Author:George Scialabba
Language: eng
Format: epub
Publisher: University of Pennsylvania Press
Published: 2020-06-14T16:00:00+00:00


* All proper names have been changed. For the sake of consistency and clarity, the formatting of certain elements has been standardized, such as dates and units of measurement. No substantive changes, however, have been made to the quoted material.

III. Conversation About Depression

CHRISTOPHER LYDON (CL): George, I’m one of those friends of yours who is fascinated by and also grateful for your disclosure of your own clinical notes, the doctors’ and professionals’ notes on your state of mind, depressed mostly, over the last 30–40 years, mainly because we all live in the neighborhood of depression, our own or somebody else’s. And talking about it does seem a constructive step. But I also wonder why you wanted to put these notes on the record, and how you read them, how you would read them as a kind of work of literature.
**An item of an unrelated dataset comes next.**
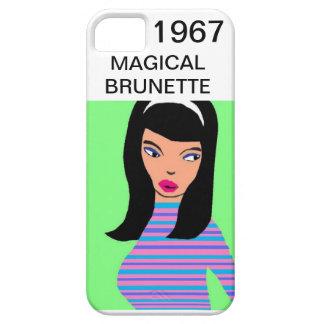 Magical 1967 iPhone 5 case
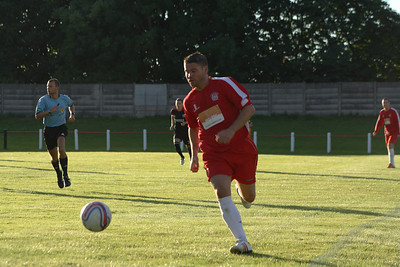 Johnstone Burgh 1 Greenock Juniors 1 Central Sectional League Cup Keanie Park 07/08/2013 John Sherry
GEORGE SCIALABBA (GS): They’re very far from literature. And they’re hardly written or composed at all. They’re a very distinct form of writing. They’re almost a form of anti-writing. It so happens that my current therapist teaches a course in how to write treatment notes. As we talked about this project of mine, she mentioned that, over the course of her career, 30 or 40 years, the note-writing process has changed drastically. It used to be a freer form, more candid and unhitched, uninhibited. Over time, as medical liability has become more of a concern and as the whole society has become more litigious, doctors have become self-protective, understandably, in a way. They’ve shifted and limited the focus, not to express what may have struck them or puzzled them, not to set down something in their individual voice, just because that’s an aspect of being human and being in contact with humans, but rather simply to give future clinicians, and in particular, emergency-room clinicians, something to work with if a crisis happens. The notes have become much more narrowly defined in their purpose and more guarded.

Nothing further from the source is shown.